Material supplied:
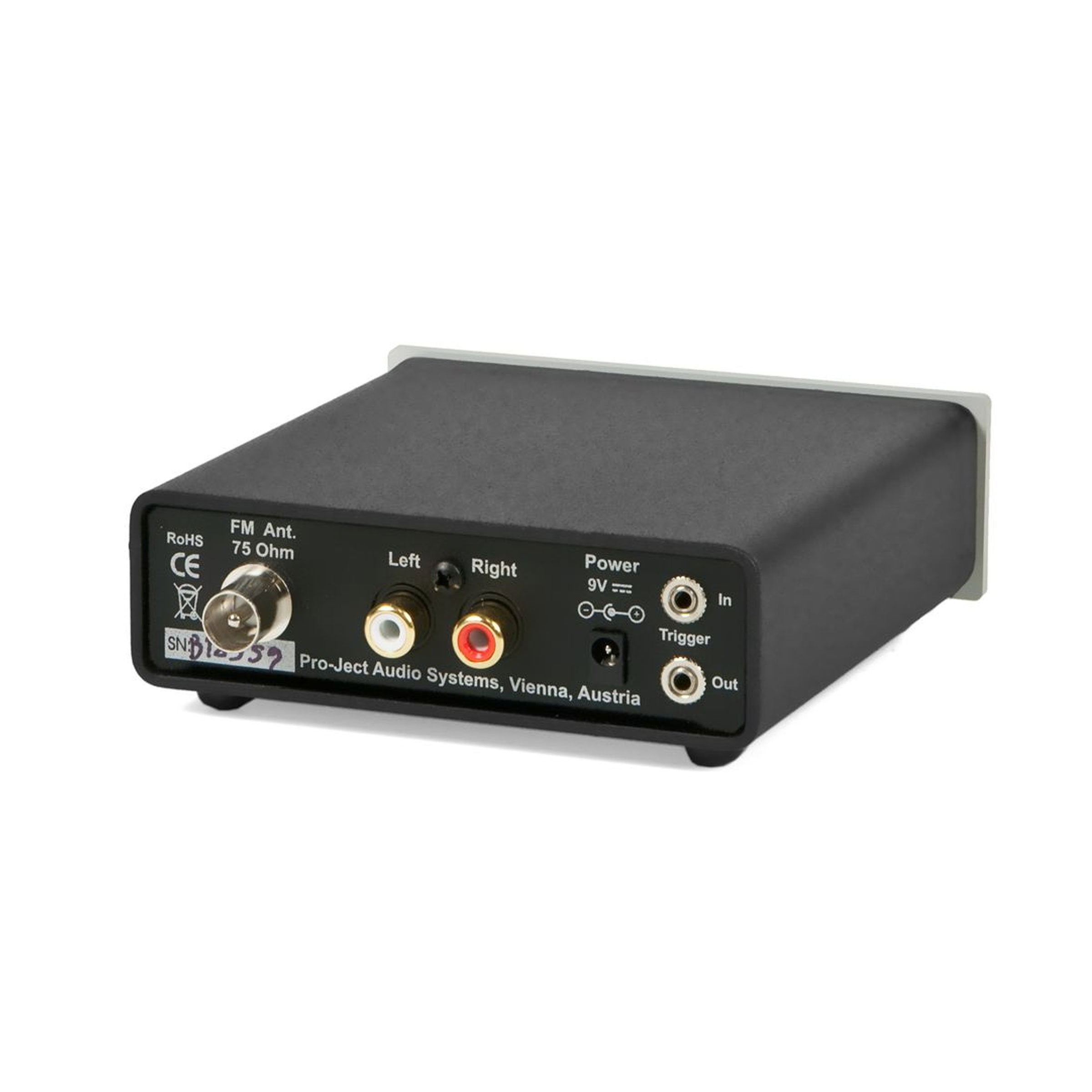 Pro-Ject: Tuner Box S FM Tuner - Black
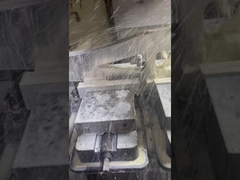 Partes de aluminio para el mecanizado CNC de gran tamaño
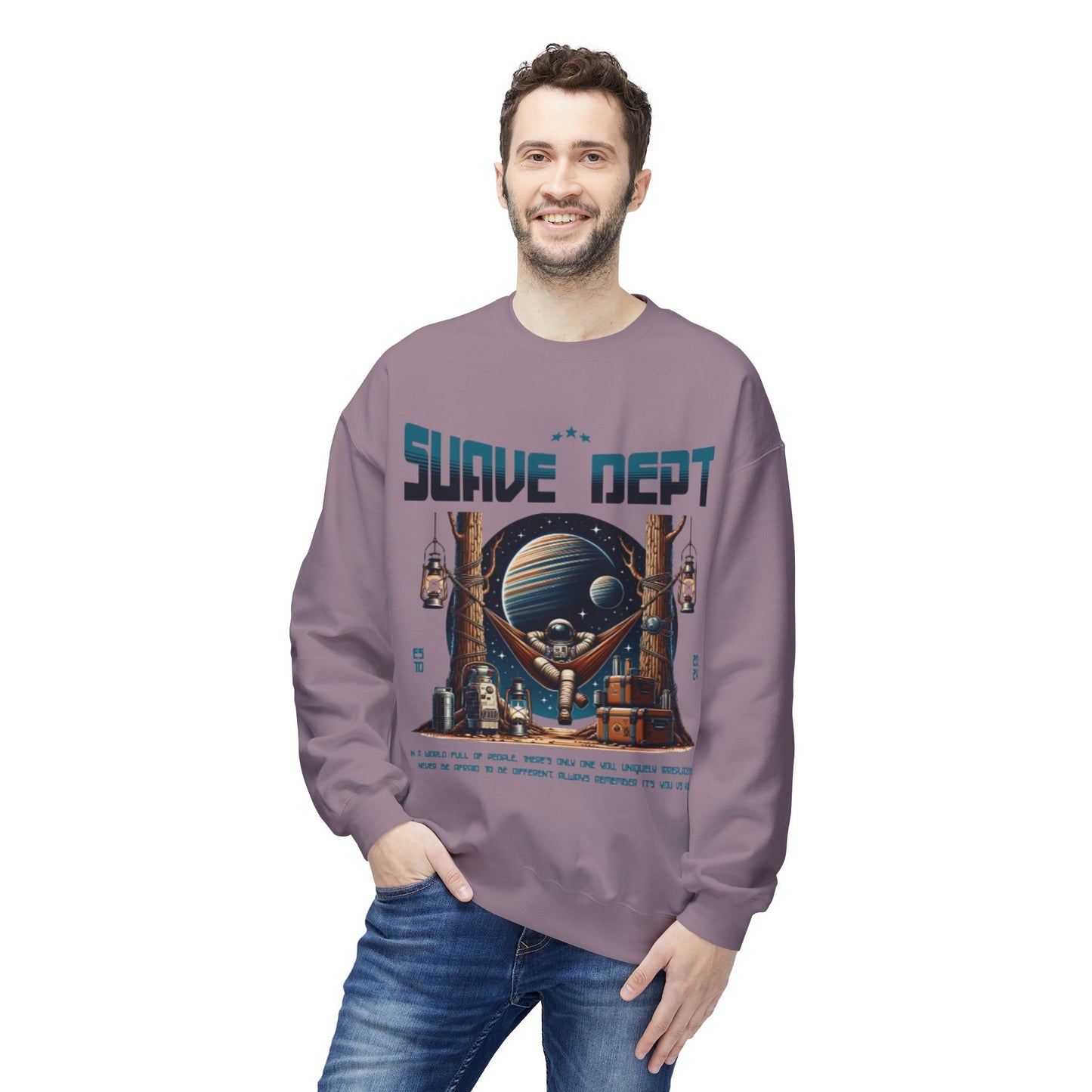 Unisex Space Softstyle Sweatshirt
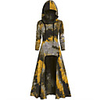 Plague Doctor Vintage Vacation Dress Dress Masquerade Hoodie Hoodies Robe Women
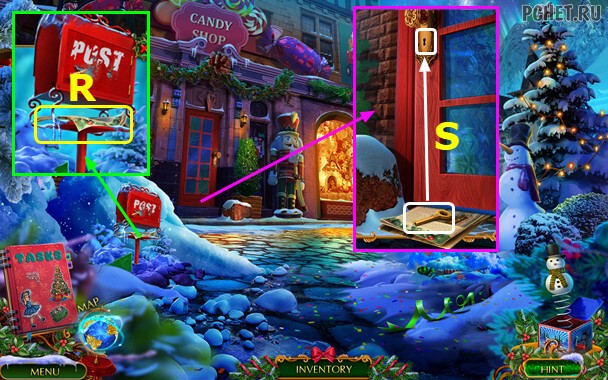 Прохождение игры Christmas 4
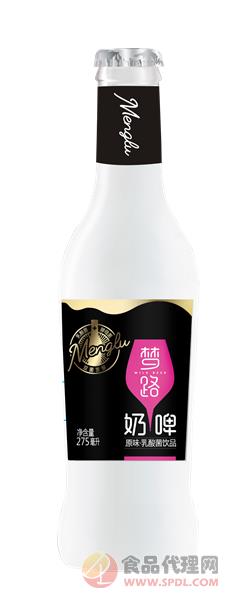 梦路奶啤原味乳酸菌饮料275ml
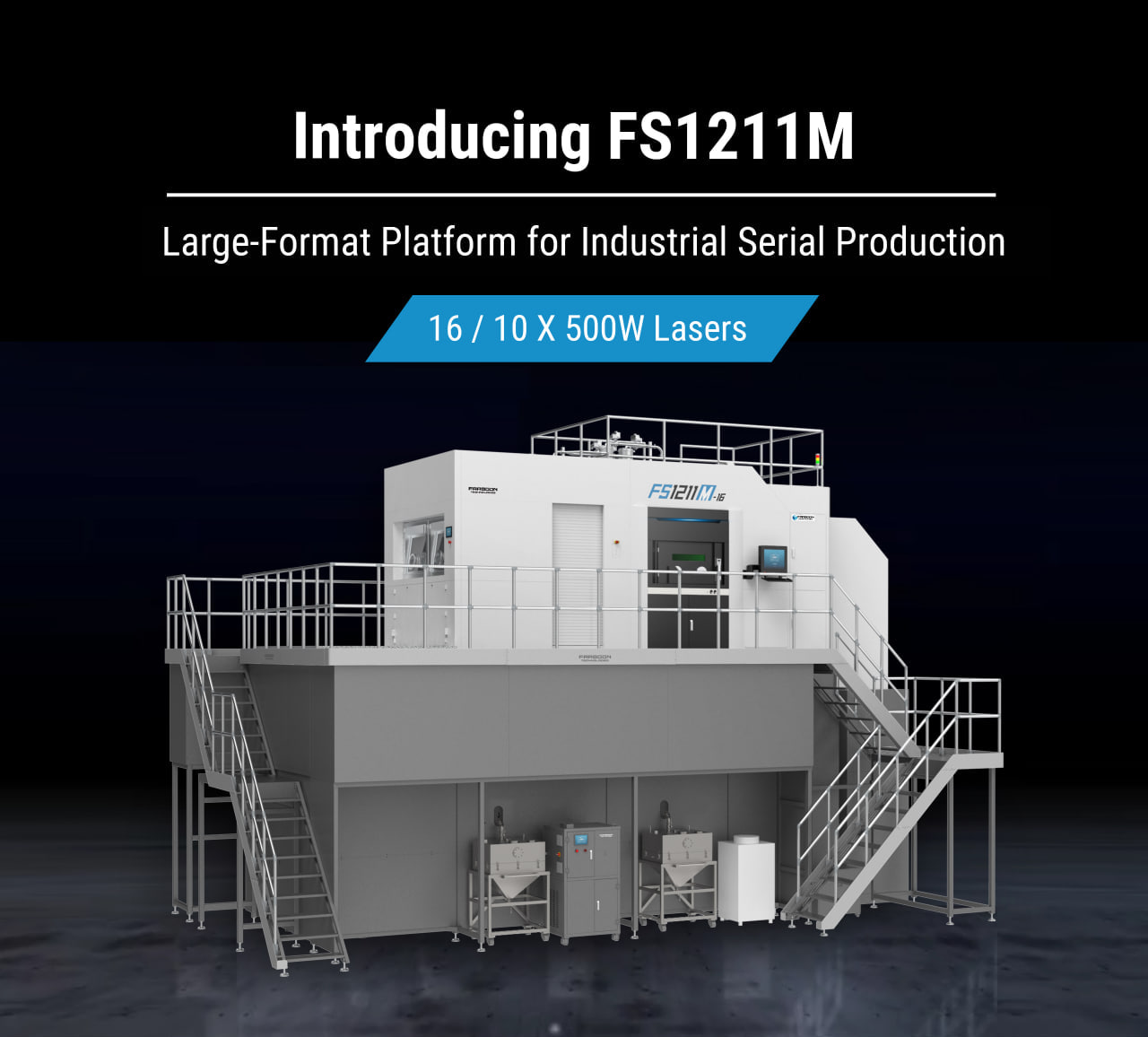 Formnext 2025: крупногабаритная печать металлом вышла на новый уровень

Goal of the exercise:
From the line containing "梦路奶啤原味乳酸菌饮料275ml" through the last line of the data above, write out every line word for word, and nothing else. Do not include the pictures.

Solution below:
 梦路奶啤原味乳酸菌饮料275ml
 Formnext 2025: крупногабаритная печать металлом вышла на новый уровень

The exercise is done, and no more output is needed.